Dans le cadre de son programme OBLIC dédié à la transition écologique, le DAMIER, cluster des industries culturelles et créatives, organisait une ultime rencontre. Il conviait cette fois une partie de l’équipe d’Origens Média Lab, le labo de recherche à l’origine de l’initiative Clothing worlds, qui a défrayé la chronique avec l’article Renoncer aux futurs déjà obsolètes. Leur mission : éclairer la redirection écologique des industries culturelles et créatives.
Cette même semaine, 3 autres rencontres faisaient écho à cette question environnementale. Une première rencontre de chefs d’entreprises du centre d’affaires du Zénith s’interrogeant sur les leviers qui leur seraient accessibles pour réduire leur empreinte environnementale. Une conférence de Julien Pierre ancien international de rugby présentant son label environnemental pour clubs et événements sportifs Play For Planet.

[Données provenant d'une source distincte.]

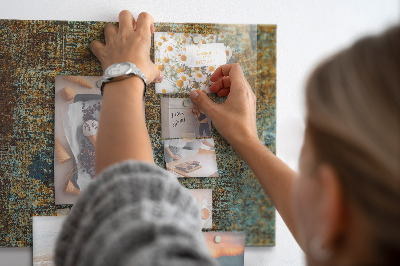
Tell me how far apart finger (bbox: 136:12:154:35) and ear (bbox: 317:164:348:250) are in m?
0.52

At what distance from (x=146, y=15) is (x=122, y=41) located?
0.08 m

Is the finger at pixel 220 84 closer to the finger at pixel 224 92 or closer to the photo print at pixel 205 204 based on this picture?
the finger at pixel 224 92

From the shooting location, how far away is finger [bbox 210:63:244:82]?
820mm

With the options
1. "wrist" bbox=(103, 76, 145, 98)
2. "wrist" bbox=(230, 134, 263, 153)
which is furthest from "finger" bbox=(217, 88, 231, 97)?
"wrist" bbox=(103, 76, 145, 98)

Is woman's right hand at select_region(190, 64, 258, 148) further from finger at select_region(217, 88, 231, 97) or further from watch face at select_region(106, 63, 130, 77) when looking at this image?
watch face at select_region(106, 63, 130, 77)

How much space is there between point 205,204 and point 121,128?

Et enfin, la conférence d’Arthur Keller à propos de nos vulnérabilités face au changement climatique.
La diversité des traitements d’un même sujet illustre parfaitement les propos des intervenants réunis pour cette table ronde.
LE POIDS DES MOTS
Des mots qui cachent
Diego Landivar, Emmanuel Bonnet et Nathan Ben Kemoun n’utilisent pas les termes RSE (Responsabilité sociétale des Entreprises), ni développement durable, ni transition écologique.
Pourquoi ?
Parce qu’ils contiennent en eux mêmes des ‘implicites’ synthétisants, qui réduisent la pensée, comme s’il y avait eu débat sur une finalité admise de tous, celle d’un développement continue.
Parce que ces implicites sont issus d’un vocabulaire du management, de la gestion et pas de la science écologique. On y parle d’objectifs, d’outils de mesure, de performance … Ce qui selon eux ne permet pas d’aborder la question des limites planétaires. On ne peut pas juste se contenter d’améliorer, il faut repenser l’ensemble. Le mot “crise” par exemple, induit un état éphémère, qui va se résoudre. Ce n’est pas la vision.
Parce qu’ils sont paradoxaux en constituant un assemblage d’éléments hérités du développement (progrès technologique, hyper croissance …) et d’éléments ‘verts’ et qu’on les présente comme des solutions.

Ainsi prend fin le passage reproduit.